Fraser Nelson Fraser Nelson

Debating Aids

Is it legitimate to discuss the strength of the link between HIV and Aids? It’s one of these hugely emotive subjects, with a fairly strong and vociferous lobby saying that any open discussion is deplorable and tantamount to Aids denialism. Whenever any debate hits this level, I get deeply suspicious.

Which is why the below clip – from a documentary which The Spectator Events division is screening next week, called House of Numbers – aroused my interest. The film picked up awards at various American film festivals, but has since been denounced as backing Aids denialism. Yet the footage shows Luc Montagnier – who won a Nobel prize last year for his work on Aids – saying that many HIV infections can be shrugged off by a healthy immune system. 
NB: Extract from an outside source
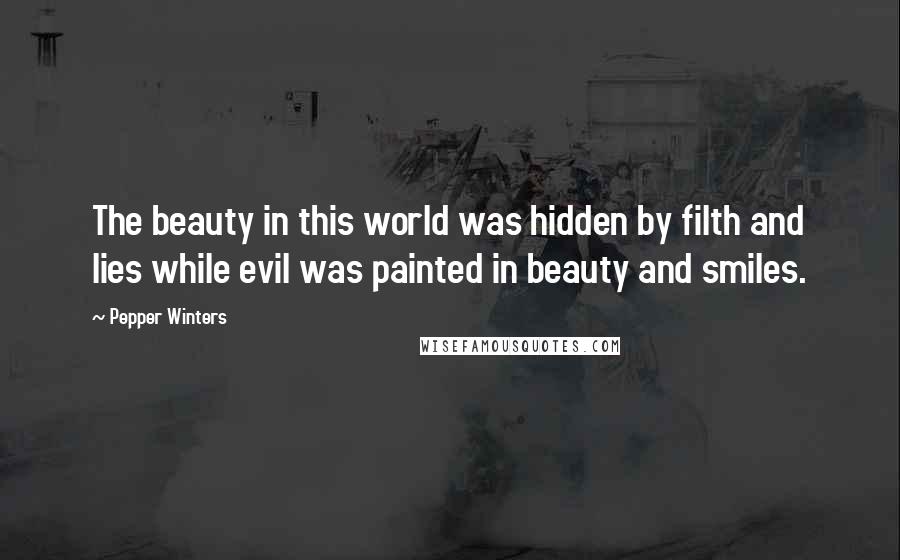 Pepper Winters Quotes: The beauty in this world was hidden by filth and lies while evil was painted in beauty and smiles.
If this is true, isn’t it worth exploring? Isn’t this argument worth having? Should we be screening a documentary like this at all? Let’s have your thoughts.

UPDATE: Richard Wilson was right: several weirdos have suggested that I am somehow an “Aids denier” based on the above 150 words. For the record, my position on this is entirely in keeping with the mainstream: that Aids is caused by HIV, and that Aids is one of the most savage killers that humanity has encountered. My point: that we in the West should throw every resource we have to fighting it: intellectual, as well as financial. Nor is Prof Montagnier an Aids denier: he’s just saying that HIV can be shrugged off by a healthy immune system. But people who are serious about fighting Aids know that anyway.